Wendy's unsure where to go with this. "So you think this all means something more, do you? Something big?"

"Yeah." Karen pours more coffee, eager to do such a mundane task with her new stronger arms. The liquid shakes. "Then there's these visions I've had."

"Oh?"

"Wendy, listen up. I'm serious. You're a doctor. Listen." Karen tells Wendy of the images she saw, how she believes it was no accident that she went into a coma in 1979. Karen then asks, "Haven't you ever seen anything weird that wasn't real life, but wasn't a dream either?"

Wendy enters a form of trance. "I…" She pauses. "I saw Jared. Years ago. He came and talked to me. Back when I was lonely, back before Linus and I were married. He'd told me I wouldn't be lonely forever. He said he was doing what he could. He was real; he was there. I was in love with him back in high school. You knew that, right? Even now I'm still in love with Jared. In my own way. Of course, I love Linus, too. Oh, these feelings are complex."

"We all knew about you and Jared," Karen says. "The worst kept crush in school. But he was such a dog, Wen—I mean, he'd hump anything in a bra like he was a Great Dane going at the sofa."
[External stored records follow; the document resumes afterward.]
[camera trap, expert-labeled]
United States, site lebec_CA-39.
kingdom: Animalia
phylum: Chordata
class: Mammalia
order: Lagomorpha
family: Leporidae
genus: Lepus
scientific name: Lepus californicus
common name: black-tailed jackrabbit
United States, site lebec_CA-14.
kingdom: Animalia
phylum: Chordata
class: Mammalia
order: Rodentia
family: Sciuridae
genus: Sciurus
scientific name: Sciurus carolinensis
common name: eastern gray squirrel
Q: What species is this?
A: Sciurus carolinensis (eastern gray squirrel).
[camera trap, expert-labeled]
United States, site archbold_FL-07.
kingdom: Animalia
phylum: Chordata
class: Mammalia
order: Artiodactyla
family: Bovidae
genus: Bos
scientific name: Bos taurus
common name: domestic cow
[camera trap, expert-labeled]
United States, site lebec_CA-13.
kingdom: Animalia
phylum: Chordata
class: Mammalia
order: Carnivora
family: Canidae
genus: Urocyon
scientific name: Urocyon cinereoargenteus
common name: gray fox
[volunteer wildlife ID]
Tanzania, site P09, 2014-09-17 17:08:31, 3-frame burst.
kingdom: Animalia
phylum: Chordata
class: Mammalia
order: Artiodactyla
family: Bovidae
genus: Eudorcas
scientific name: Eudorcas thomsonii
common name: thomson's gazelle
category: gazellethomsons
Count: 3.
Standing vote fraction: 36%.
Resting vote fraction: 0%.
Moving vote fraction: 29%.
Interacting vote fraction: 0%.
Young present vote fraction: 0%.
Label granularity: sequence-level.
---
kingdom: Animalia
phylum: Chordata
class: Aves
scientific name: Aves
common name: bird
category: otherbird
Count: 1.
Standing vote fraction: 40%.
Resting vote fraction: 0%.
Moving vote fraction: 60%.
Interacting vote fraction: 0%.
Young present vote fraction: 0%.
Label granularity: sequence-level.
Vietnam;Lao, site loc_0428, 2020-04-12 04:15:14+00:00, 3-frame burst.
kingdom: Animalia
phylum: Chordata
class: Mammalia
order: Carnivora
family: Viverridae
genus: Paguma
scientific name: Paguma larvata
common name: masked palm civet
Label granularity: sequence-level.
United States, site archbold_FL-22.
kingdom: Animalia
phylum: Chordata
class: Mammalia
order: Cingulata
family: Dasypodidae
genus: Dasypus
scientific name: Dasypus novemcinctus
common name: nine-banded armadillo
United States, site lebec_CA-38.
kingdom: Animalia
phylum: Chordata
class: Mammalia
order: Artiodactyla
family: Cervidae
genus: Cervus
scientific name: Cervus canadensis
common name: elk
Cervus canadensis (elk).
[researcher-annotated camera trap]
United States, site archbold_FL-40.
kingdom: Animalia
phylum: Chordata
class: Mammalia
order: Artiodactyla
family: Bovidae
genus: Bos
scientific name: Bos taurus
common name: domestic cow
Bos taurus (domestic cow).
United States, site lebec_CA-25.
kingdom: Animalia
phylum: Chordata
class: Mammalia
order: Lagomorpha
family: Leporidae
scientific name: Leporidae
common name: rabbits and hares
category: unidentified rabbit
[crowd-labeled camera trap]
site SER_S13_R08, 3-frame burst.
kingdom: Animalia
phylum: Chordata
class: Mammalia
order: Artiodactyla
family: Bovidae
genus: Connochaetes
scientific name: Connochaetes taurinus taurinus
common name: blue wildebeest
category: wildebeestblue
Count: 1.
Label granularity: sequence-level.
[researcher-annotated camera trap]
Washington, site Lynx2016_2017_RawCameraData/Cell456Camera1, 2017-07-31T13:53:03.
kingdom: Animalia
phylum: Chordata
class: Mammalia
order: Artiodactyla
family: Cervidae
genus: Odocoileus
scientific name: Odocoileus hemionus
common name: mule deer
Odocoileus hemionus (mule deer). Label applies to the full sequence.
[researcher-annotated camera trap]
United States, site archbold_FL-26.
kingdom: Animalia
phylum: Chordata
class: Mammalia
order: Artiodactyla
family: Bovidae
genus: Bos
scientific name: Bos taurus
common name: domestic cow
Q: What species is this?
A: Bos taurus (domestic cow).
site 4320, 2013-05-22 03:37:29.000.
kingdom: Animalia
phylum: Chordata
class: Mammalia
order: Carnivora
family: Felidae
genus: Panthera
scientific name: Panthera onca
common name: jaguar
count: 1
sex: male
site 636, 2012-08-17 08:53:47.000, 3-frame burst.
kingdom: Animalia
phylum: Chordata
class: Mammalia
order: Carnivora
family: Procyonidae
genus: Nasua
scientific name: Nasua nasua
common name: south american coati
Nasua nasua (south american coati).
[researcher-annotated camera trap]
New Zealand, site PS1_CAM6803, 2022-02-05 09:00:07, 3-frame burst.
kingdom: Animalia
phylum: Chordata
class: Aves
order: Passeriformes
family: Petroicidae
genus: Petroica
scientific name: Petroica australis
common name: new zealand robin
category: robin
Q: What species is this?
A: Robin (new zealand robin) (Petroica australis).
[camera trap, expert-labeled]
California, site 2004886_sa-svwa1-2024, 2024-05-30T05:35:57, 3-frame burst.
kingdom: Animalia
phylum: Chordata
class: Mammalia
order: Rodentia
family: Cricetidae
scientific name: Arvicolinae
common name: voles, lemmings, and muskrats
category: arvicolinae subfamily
"But Jared wasn't just a crush. I was in love with him. I've never doubted that. Ever." Wendy remembers what had really happened—the sleepover with Jared's older sister, Laura, walking into the sauna while looking for soap, opening the door to find Jared naked, eyes closed, his butt roasting on the cedar. She remembers the brief second (a second and a half?) before Jared knew she was there, the smell of salt air in her lungs and Jared's skin melting like cake frosting, his balls like two blond walnuts, his member turgid, and the embarrassment afterward, slamming the door shut. She remembers avoiding Jared's eyes for weeks afterward, blushing if she even saw him far down the school's corridors. And then came October 14, 1978, the day Jared snuck up behind Wendy and whispered, See you after the game. Meet me in the parking lot. I've got a bag of candy to give you. And then came the collapse on the football field followed by the thousand passionate nights that never were to come Wendy's way. And she's never told anybody, because who would believe it? Because she is only Wendy: dutiful, sexless, brainy, and almost a tragedy (in her father's eyes) had Linus not happened along. Romantic beauty is for others. She wonders if she entered medicine only so that she might see naked men's bodies with impunity. This thought frightens her.